Linear Regression Tutorial
===

Some problems don't have discrete (categorical) labels (e.g. color, plant species), but rather a continuous range of numbers (e.g. length, price). For these types of problems, regression is usually a good choice. Rather than predicting a categorical label for each example, it fits a continuous line (or plane, or curve) to the data in order to give a predicition as a number. 

If you've ever found a "line of best fit" using Excel, you've already used regression!

Setup
===
Tell matplotlib to print figures in the notebook. Then import numpy (for numerical data), matplotlib.pyplot (for plotting figures), linear_model (for the scikit-learn linear regression algorithm), datasets (to download the Boston housing prices dataset from scikit-learn), and cross_validation (to create training and testing sets).

In [None]:
import numpy as np
import matplotlib.pyplot as plt
from sklearn import linear_model, datasets # Import the linear regression function and dataset from scikit-learn
from sklearn import cross_validation
from sklearn.metrics import mean_squared_error, r2_score

# Print figures in the notebook
%matplotlib inline 

Import the dataset
===
Import the dataset and store it to a variable called iris. Scikit-learn's explanation of the dataset is [here](http://scikit-learn.org/stable/modules/generated/sklearn.datasets.load_boston.html). This dataset is similar to a python dictionary, with the keys: ['DESCR', 'target', 'data', 'feature_names']

The data features are stored in boston.data, where each row is data from a suburb near boston, and each of the 13 columns is a single feature. The 13 feature names (with the label name as the 14th element) are stored in boston.feature_names, and include information such as the average number of rooms per home and the per capita crime rate in the town. Labels are stored as the median housing price (in thousands of dollars) in boston.target.

Below, we load the labels into y, the data into X, and the names of the features into featureNames. We also print the description of the dataset.

In [None]:
boston = datasets.load_boston()

y = boston.target
X = boston.data
featureNames = boston.feature_names

print(boston.DESCR)

Create Training and Testing Sets
---

In order to see how well our classifier works, we need to divide our data into training and testing sets

In [None]:
X_train, X_test, y_train, y_test = cross_validation.train_test_split(X, y, test_size=0.3)

Visualize The Data
===

There are too many features to visualize the whole training set, but we can plot a single feature (e.g. average numbe of rooms) against the average housing price.

• [Given information]
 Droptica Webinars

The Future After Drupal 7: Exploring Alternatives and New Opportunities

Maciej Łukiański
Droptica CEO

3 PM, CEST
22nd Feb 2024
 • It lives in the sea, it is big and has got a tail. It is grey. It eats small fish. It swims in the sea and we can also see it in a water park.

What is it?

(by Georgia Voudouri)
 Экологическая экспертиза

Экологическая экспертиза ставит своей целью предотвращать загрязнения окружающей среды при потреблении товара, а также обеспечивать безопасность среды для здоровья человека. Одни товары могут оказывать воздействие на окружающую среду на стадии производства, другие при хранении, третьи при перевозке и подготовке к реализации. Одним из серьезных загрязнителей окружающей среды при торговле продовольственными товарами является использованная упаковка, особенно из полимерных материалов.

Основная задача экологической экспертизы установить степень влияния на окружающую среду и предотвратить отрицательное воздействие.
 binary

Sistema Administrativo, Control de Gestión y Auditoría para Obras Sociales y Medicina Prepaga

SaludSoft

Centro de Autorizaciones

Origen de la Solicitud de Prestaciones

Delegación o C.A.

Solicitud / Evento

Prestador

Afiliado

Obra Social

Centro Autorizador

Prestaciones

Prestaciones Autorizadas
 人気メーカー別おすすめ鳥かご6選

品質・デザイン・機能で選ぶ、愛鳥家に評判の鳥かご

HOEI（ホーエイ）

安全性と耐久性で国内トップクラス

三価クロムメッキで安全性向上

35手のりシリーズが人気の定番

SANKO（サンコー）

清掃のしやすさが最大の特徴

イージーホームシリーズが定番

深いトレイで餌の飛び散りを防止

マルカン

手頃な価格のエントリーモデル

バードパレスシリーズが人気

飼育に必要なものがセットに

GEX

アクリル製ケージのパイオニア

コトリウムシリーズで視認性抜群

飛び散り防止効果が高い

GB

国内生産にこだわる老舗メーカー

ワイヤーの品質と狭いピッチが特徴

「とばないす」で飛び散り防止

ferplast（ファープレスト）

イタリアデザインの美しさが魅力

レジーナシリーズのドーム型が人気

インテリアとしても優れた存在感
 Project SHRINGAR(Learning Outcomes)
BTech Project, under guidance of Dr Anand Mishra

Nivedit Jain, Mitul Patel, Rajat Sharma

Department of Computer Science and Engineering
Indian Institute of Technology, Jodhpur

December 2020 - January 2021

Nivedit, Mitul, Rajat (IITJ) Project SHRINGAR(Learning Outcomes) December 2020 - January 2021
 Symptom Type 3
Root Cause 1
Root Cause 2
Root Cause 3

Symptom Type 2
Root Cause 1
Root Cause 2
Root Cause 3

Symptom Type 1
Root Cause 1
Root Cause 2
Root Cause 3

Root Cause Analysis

• [Brief] Can you reproduce the linear regression tutorial from "Linear Regression Tutorial" up to and including "as a number.", substituting "qualitative" for "categorical" throughout?

• [Written response]
Linear Regression Tutorial
===

Some problems don't have discrete (qualitative) labels (e.g. color, plant species), but rather a continuous range of numbers (e.g. length, price). For these types of problems, regression is usually a good choice. Rather than predicting a qualitative label for each example, it fits a continuous line (or plane, or curve) to the data in order to give a predicition as a number.